You might think I’m foolish
Or maybe it’s untrue
(You might think) You might think I’m crazy
(All I want) All I want is you
The chorus builds through self-realization. Foolish. Crazy. Each label is offered up before anyone else can deliver it. “All I want is you” removes any doubt about their intentions.
You might think it’s hysterical
But I know when you’re weak
You think you’re in the movies
And everything’s so deep
The balance of the song shifts here. The opening verses have been turned inward and “I know when you’re weak” changes that. There is a claim of seeing past the theatrics that most people do not see. The attraction is not despite these qualities. It is because of them.
But I think that you’re wild
When you flash that fragile smile
This is an example of the “manipulated contradictions” that Ocasek penned. The contradiction is the point. It is what makes the other person impossible to look away from.
You might think it’s foolish
What you put me through (You might think)
You might think I’m crazy (All I want)
All I want is you
“You might think it’s foolish” first reads as another self-label. But “what you put me through” is the first sign of frustration and belongs to the situation. Quickly resolved with a return of the declaration: “All I want is you.”
And it was hard, so hard to take (So hard to take)
There’s no escape (There’s no escape)
Without a scrape (Without a scrape)
But you kept it going, till the sun fell down
You kept it, going
The frustration turns to difficulty. “So hard to take,” “no escape,” “without a scrape” arrive one after another. There is no way out that does not leave an emotional mark. Yet despite the pain, the other person keeps drawing them back in, day after day.
Oh well uh, you might think I’m delirious
The way I run you down
But somewhere, sometimes
When you’re curious
I’ll be back around
The conversational “oh well, uh” returns, but the self-labelling has evolved. Crazy has become delirious. Crazy is casual. Delirious is consuming. The escalation is deliberate. The pursuit continues. Somewhere, sometimes, when curiosity presents itself, the other person will come right back.
Oh, I think that you’re wild
And so uniquely styled
The words “uniquely styled” are the most specific compliment in the song. Something singular. Styled in a way that belongs to no one else.

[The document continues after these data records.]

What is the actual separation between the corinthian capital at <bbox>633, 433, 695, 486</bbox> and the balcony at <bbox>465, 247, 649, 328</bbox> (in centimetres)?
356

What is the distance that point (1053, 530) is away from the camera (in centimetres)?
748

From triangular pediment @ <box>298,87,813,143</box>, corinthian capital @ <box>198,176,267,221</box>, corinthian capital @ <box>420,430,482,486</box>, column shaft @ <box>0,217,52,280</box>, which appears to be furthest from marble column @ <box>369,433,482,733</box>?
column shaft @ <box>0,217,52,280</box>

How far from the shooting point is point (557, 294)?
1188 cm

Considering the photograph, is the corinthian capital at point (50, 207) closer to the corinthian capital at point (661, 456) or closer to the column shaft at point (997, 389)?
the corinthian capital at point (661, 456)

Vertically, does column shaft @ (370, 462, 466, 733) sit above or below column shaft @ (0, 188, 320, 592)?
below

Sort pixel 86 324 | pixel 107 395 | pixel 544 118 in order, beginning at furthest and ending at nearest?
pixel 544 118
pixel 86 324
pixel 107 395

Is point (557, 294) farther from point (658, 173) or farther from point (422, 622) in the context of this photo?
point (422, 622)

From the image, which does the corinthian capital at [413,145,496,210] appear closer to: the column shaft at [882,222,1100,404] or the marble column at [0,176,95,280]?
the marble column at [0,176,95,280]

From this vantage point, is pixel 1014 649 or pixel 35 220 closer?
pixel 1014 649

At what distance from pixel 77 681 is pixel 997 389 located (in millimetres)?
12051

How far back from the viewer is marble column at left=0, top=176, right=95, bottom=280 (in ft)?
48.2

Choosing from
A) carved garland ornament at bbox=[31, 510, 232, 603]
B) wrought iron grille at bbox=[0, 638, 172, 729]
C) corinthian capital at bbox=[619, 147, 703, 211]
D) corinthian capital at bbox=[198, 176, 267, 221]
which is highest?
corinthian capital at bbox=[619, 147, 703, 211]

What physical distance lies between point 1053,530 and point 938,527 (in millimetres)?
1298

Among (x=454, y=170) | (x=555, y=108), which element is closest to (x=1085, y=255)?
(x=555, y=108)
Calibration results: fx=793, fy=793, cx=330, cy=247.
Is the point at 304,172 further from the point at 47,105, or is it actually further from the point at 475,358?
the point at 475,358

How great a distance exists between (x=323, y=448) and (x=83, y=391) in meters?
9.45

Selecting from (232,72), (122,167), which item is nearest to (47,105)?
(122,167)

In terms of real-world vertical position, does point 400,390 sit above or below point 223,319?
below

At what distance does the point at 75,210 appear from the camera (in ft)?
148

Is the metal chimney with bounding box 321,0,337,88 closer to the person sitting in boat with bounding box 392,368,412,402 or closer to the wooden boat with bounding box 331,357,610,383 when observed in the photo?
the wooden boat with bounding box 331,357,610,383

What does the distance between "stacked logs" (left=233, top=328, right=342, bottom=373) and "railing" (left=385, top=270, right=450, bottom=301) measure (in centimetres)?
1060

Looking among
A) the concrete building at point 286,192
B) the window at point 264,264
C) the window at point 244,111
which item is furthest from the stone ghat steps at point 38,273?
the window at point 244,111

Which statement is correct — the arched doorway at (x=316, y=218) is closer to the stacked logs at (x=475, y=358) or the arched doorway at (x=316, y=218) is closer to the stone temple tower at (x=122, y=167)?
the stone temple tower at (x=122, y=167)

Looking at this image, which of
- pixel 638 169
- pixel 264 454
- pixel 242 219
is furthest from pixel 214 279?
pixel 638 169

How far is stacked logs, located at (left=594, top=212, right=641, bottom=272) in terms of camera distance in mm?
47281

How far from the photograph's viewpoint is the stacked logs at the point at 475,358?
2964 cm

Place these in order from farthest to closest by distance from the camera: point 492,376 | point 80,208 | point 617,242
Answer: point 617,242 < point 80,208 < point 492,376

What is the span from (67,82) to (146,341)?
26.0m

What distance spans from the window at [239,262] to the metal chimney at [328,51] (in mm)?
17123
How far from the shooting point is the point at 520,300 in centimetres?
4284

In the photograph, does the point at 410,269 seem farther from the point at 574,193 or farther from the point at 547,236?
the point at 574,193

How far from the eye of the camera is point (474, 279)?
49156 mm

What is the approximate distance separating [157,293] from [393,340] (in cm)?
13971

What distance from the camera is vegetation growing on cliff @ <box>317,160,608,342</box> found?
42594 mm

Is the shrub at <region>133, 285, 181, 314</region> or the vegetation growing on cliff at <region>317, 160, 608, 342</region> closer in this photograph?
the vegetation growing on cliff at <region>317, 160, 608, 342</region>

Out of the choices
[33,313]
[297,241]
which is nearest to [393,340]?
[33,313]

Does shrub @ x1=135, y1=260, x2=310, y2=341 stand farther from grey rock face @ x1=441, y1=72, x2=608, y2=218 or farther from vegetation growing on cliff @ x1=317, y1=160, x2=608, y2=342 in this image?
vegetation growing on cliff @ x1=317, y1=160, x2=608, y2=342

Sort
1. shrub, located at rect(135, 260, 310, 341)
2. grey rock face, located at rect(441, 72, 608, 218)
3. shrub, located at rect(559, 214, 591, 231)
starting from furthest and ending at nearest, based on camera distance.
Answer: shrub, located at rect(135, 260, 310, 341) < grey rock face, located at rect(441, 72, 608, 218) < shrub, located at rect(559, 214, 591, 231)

You might think it’s foolish
This chancy rendezvous
(You might think I’m crazy)
You might think I’m crazy (All I want is you)
All I want is you, ah-oo
All I want is you (All I want is you)
All I want is you
“Chancy rendezvous” reframes the song. The encounters were never guaranteed. They were always unplanned. Yet, regardless of how or when, the declaration does not waver. “All I want is you” repeats until it is the only thing remaining.
“I think a lot of the songs will grow on repeated listening to all of a sudden surface in your mind. Which I think is good because I don’t think you should be able to get it immediately. Because I think that the quicker you get it, the quicker it goes away actually,” said Ocasek. “The longer it takes to get it, the longer it lasts.”
With “You Might Think,” The Cars pulled ahead as one of the defining new wave bands of the 1980s. Their set at Live Aid on July 13, 1985 was seen by an estimated 1.9 billion people across 150 countries. The band was inducted into the Rock and Roll Hall of Fame in 2018. “You Might Think” was the first music video placed in the permanent collection of the Museum of Modern Art.